このように無効確認請求訴訟は、認容されるための要件自体が厳しく設定されており、処分の無効確認請求訴訟が認容された判決は非常に少ないのが実情です。

 

そのため、「処分の無効確認訴訟は、おおよそ勝てない勝負ではないか」と思われがちです。

しかしそうではありません。

無効確認請求訴訟において、裁判所が、「この処分はたしかにおかしい」と判断した場合、裁判所は、行政に対して、行政自身に、自らがなした処分を是正するよう説得し、その説得に応じて、行政側が自ら処分を是正することがしばしばあります。

 

当職らが代理した事案においても、何年も前になされた道路指定によって住民側の生活の安全が脅かされていることが判明し、住民らが道路指定無効確認請求を起こした時には、裁判での審理の結果を受けて、裁判所が、地方自治体を説得した結果、住民側の要望に応える形で和解成立に至ったことがあります。

 

また、夫が亡くなったことについて労災認定がされたものの、6か月以上経過してから、労災保険の支給額の基礎となる給付基礎日額の決定処分が不当に低いことが判明した事案において、代理人として労基署に給付基礎日額を改めるよう要望したところ、労基署側が、「取消訴訟の出訴期間を過ぎているので、給付基礎日額を是正することはしない」と回答してきたため、給付基礎日額決定処分の無効確認請求を提起したという事案があります。

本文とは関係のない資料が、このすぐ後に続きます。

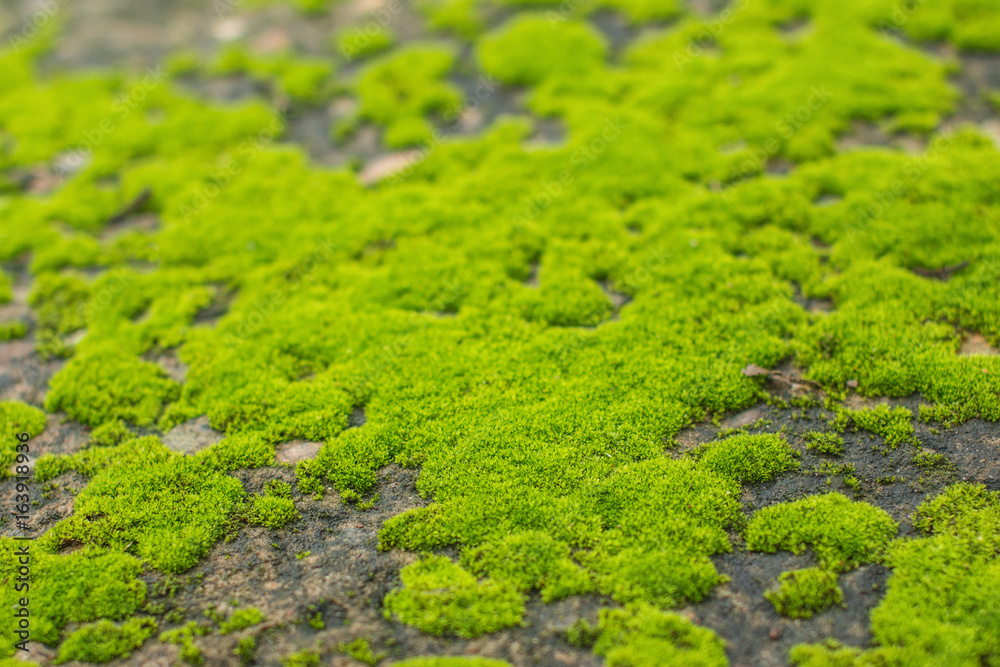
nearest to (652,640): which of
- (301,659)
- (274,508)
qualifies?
(301,659)

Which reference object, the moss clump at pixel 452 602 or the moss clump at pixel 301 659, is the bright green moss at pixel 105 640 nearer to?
the moss clump at pixel 301 659

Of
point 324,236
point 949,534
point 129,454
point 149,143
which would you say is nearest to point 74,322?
point 129,454

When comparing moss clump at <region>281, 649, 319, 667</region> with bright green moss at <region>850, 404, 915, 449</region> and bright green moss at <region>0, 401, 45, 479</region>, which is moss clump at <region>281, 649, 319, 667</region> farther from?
bright green moss at <region>850, 404, 915, 449</region>

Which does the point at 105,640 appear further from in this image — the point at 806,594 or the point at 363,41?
the point at 363,41

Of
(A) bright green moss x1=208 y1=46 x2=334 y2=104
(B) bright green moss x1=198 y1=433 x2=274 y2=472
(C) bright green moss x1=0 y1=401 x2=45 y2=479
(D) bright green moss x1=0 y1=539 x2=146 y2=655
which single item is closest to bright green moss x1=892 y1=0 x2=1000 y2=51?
(A) bright green moss x1=208 y1=46 x2=334 y2=104

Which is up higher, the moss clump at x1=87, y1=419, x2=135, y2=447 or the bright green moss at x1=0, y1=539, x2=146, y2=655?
the moss clump at x1=87, y1=419, x2=135, y2=447

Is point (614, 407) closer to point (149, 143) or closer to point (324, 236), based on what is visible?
point (324, 236)
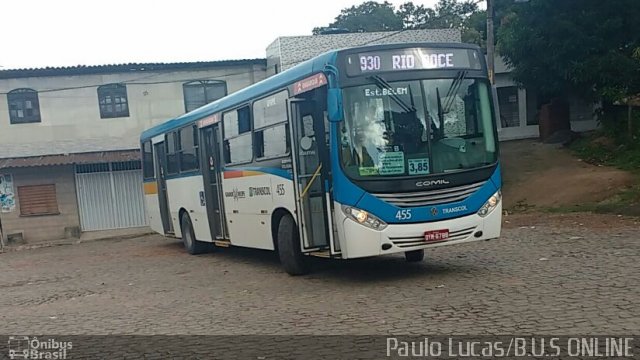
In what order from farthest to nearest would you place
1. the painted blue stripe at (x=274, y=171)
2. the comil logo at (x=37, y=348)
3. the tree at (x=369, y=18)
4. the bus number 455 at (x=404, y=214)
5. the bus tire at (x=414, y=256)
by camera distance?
the tree at (x=369, y=18) < the bus tire at (x=414, y=256) < the painted blue stripe at (x=274, y=171) < the bus number 455 at (x=404, y=214) < the comil logo at (x=37, y=348)

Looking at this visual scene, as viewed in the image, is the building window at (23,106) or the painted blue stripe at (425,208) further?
the building window at (23,106)

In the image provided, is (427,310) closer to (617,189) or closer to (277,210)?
(277,210)

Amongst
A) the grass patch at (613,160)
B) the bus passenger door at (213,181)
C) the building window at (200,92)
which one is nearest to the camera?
the bus passenger door at (213,181)

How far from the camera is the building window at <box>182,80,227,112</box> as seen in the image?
24.6 metres

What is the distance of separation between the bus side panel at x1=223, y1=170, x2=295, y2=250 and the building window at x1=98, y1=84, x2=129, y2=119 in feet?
46.0

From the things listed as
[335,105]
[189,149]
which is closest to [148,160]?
[189,149]

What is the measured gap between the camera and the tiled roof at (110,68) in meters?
23.2

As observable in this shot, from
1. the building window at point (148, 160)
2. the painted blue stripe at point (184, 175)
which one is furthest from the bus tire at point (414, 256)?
the building window at point (148, 160)

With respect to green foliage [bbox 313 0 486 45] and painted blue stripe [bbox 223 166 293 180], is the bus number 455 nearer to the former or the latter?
painted blue stripe [bbox 223 166 293 180]

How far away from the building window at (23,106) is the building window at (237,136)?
1507 cm

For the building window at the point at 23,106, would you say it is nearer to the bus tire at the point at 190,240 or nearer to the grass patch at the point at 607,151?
the bus tire at the point at 190,240

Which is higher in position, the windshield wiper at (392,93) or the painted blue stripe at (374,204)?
the windshield wiper at (392,93)

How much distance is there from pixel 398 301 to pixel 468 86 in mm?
3106

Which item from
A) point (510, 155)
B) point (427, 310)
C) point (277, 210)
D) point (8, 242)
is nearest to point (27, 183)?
point (8, 242)
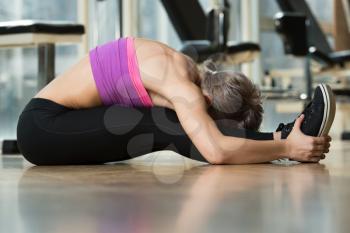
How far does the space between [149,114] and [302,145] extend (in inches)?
19.3

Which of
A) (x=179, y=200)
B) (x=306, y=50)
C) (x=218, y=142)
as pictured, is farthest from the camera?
(x=306, y=50)

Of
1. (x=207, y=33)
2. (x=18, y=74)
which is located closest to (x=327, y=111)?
(x=207, y=33)

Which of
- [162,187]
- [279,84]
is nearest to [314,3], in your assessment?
[279,84]

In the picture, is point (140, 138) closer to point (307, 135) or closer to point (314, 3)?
point (307, 135)

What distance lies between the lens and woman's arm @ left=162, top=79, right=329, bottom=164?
1.83 metres

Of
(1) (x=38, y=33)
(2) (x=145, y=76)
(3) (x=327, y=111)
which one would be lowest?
(3) (x=327, y=111)

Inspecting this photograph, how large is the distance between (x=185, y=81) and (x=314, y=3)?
5342 mm

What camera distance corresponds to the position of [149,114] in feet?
6.66

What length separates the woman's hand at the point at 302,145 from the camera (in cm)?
195

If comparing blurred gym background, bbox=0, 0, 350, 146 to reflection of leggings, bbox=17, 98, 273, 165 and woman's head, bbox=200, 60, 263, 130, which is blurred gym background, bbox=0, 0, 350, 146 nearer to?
reflection of leggings, bbox=17, 98, 273, 165

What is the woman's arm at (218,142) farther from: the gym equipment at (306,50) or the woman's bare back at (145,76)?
the gym equipment at (306,50)

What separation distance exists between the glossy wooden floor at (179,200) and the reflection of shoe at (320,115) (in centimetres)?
12

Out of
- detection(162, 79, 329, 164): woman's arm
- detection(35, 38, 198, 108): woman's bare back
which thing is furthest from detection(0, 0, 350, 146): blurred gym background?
detection(162, 79, 329, 164): woman's arm

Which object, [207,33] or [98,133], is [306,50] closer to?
[207,33]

国側は重大・明白な違法はないと主張しましたが、審理を尽くした結果、裁判所が、国の算定した給付基礎日額は不当に低いと考えて国側を説得し、よって、判決日の直前に、国側が、不当に低額だと指摘された給付基礎日額を自らが取り消した上で、給付基礎日額を増額したケースもあります。

 

ですから処分の無効確認訴訟の原告側勝訴の裁判例が少ないことをもって、直ちに無効確認請求を諦めることはありません。